As if he felt my eyes burning into the back of his skull, he turned and met my furious expression.
His eyes softened, silently apologetic.
How much had he lied to me? And why?
“My God,” I gasped, stepping backward, shaking my head.
“Camden.” He stayed in his position, moving slightly as if to reach for me and then seeming to remember where he was…what he was doing. “Camden.”
He called my name a second time again. No explanation. No apology.
How could I have been so stupid as to trust him? To feel safe with him?
Was it all a joke?
“You’re a…doctor?” The truth, stated like a question, formed in my brain and I spoke it on a whisper, my voice ragged.
He flinched when he heard me and opened his mouth.
To speak more lies? I didn’t wait to hear them.
“Camden,” Chelsea cried out as I hurried away from them, pushing through strangers who were circling. “Come back.”

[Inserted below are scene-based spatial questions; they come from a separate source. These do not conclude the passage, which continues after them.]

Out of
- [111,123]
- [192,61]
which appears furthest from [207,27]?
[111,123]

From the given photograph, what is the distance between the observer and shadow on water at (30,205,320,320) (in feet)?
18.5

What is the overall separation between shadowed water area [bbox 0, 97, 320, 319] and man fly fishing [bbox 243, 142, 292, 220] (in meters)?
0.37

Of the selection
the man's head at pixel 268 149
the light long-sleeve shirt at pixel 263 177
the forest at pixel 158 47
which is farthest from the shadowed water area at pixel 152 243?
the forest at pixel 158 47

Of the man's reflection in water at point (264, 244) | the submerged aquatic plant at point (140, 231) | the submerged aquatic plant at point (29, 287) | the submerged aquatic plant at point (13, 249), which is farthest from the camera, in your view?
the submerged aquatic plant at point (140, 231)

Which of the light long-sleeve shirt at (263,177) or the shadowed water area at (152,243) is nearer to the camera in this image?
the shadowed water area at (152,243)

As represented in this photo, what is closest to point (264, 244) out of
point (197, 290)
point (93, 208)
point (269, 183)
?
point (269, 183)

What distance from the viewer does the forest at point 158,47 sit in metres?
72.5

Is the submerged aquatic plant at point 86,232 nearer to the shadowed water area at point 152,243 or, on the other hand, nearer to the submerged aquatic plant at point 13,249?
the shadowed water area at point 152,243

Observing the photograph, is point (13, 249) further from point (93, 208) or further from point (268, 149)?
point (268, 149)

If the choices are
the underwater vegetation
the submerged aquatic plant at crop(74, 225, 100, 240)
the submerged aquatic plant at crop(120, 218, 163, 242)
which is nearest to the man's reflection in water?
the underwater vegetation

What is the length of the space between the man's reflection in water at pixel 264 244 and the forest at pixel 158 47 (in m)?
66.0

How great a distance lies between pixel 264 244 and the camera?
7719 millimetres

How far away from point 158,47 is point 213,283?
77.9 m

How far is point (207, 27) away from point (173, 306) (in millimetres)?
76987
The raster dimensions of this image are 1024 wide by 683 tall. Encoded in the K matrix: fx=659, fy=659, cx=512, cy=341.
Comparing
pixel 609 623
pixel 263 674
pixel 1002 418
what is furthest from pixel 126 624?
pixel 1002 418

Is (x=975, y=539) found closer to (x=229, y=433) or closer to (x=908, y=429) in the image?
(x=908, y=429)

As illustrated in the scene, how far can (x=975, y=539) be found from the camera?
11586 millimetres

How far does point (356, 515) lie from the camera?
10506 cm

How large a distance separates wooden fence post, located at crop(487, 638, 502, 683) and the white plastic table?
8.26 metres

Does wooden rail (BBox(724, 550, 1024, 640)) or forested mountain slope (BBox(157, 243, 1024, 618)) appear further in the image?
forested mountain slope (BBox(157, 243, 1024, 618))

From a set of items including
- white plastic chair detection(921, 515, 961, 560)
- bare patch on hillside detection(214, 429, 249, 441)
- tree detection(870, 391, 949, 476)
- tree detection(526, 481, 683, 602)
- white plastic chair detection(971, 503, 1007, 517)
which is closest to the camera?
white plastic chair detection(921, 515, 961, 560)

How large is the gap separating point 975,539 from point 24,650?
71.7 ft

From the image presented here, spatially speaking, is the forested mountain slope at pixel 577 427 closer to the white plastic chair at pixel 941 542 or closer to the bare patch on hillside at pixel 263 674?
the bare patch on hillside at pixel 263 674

I kept going, but her footsteps echoed along the wooden planks. She grabbed my arm, stopping me.
“Are you okay?”
“Did you know?”
“No.” She shook her head rapidly back and forth. “I’m as shocked as you, I swear. I wouldn’t keep that from you.”
She wouldn’t. I knew that. Chelsea was good and kind and honest and funny…and holy shit, was this really happening?
My head swam. My body buzzed like I was at the edge of that stupid freaking cliff David had talked me into jumping off.
“I have to go.”
“We’re leaving tomorrow—”
I cut her off with a glare. “I’m leaving. I have to get out of here. Did he do all this to make a fool out of me? Trick the uptight bitch into thinking she was enjoying slumming it with him? He lied, Chelsea.”
“There has to be a reason. Please, Camden. Don’t leave like this. Go back to your bungalow; wait until you’re calm. Give him a chance to explain.”
I ripped my arm out of hers.
God, all the questions I’d asked him…and then felt so badly for judging him, and yet the entire weekend, he’d been lying to me. For months he’d tried to get my attention, all while lying.